▶ _ИСХОДНЫЙ ТЕКСТ_
Официальные безвозвратные потери советских вооруженных сил в годы Великой Отечественной войны и во время кампании на Дальнем Востоке составили почти 8,7 миллиона человек. Около половины из них считаются пропавшим без вести и остаются в таком статусе до сих пор. Из-за чего многие солдаты оказались «неизвестными»?
Пропавшая половина
Как следует из данных, опубликованных на сайте Минобороны России, составленных на основе войсковых донесений и сведений органов репатриации, в 1941-1945 годах пропало без вести или попало в плен 3,396 миллиона военнослужащих. 3,3 миллиона из них – красноармейцы и моряки, порядка 23 тысяч – пограничники, ещё 68 – представители внутренних войск. Кроме того, без вести пропала часть из 1,162 миллиона неучтённых потерь первых месяцев Великой Отечественной.
К пропавшим без вести также отнесли 500 тысяч военнообязанных, призванных по мобилизации, но не зачисленных в списки личного состава. В боевые потери их не зачисляют, но, естественно, включают в общие для страны. Но даже без них итоговое число солдат, пропавших без вести – колоссальное. 4,5 миллиона – это чуть больше, чем население Хорватии, и чуть меньше населения Коста-Рики.
Почему их так много? Причин на то было множество, но как правило, эксперты выделяют три основных. Первая и самая очевидная – стремительные темпы наступления вермахта в 1941-1942 годах и не менее резвое отступление советских войск, объяснял в интервью Lenta.ru историк-архивист, редактор журнала «Военная археология» Сергей Садовников. Видимо, именно из-за неразберихи на начальном этапе войны Минобороны и выделяет потери первых месяцев в отдельную категорию.
«Во-вторых, крупномасштабный, ожесточенный и затяжной характер боевых действий в течение всей войны на огромной территории», — продолжил Садовников.
Главная же причина заключалась в том, что у Красной армии просто не было надёжных средств опознания погибших. В современных Вооружённых силах России для этого используются жетоны, на которых наносится личный номер военнослужащего. Аналогичные таблички к началу Великой Отечественной уже применялись в американских войсках. В СССР же предпочитали эбонитовые медальоны. Впервые они появились в 1917 году, то отменялись, то снова вводились – в последний раз как раз перед войной, 15 марта 1941 года.

Записи из источника данных:
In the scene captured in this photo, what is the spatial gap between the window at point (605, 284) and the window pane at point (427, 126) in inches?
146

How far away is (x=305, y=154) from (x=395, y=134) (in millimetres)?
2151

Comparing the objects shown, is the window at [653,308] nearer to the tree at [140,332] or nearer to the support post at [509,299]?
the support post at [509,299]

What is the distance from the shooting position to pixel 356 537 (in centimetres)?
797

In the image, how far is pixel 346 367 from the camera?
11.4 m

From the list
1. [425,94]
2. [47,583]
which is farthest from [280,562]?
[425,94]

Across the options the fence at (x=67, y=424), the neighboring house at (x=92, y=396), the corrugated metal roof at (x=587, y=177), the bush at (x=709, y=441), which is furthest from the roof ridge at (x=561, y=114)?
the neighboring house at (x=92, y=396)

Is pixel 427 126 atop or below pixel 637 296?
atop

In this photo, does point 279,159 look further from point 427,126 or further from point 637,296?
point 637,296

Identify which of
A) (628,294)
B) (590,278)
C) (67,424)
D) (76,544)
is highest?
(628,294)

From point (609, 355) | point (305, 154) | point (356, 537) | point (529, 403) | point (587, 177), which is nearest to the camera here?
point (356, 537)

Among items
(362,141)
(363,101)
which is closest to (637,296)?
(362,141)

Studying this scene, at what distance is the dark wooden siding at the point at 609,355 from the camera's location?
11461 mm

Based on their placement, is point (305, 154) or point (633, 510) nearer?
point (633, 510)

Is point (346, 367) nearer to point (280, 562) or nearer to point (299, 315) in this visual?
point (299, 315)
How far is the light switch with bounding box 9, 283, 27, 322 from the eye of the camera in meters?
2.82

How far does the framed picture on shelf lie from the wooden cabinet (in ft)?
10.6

▶ _ЗАДАНИЕ 1_
Выведите дословно фрагмент исходного текста, начиная со слов «Почему их так» и заканчивая словами «в отдельную категорию.».
▶ _ЗАДАНИЕ 2_
Когда, согласно исходному тексту, эбонитовые медальоны в последний раз ввели перед войной?

▶ _ПИСЬМЕННОЕ РЕШЕНИЕ 1_
Почему их так много? Причин на то было множество, но как правило, эксперты выделяют три основных. Первая и самая очевидная – стремительные темпы наступления вермахта в 1941-1942 годах и не менее резвое отступление советских войск, объяснял в интервью Lenta.ru историк-архивист, редактор журнала «Военная археология» Сергей Садовников. Видимо, именно из-за неразберихи на начальном этапе войны Минобороны и выделяет потери первых месяцев в отдельную категорию.

▶ _ПИСЬМЕННОЕ РЕШЕНИЕ 2_
15 марта 1941 года.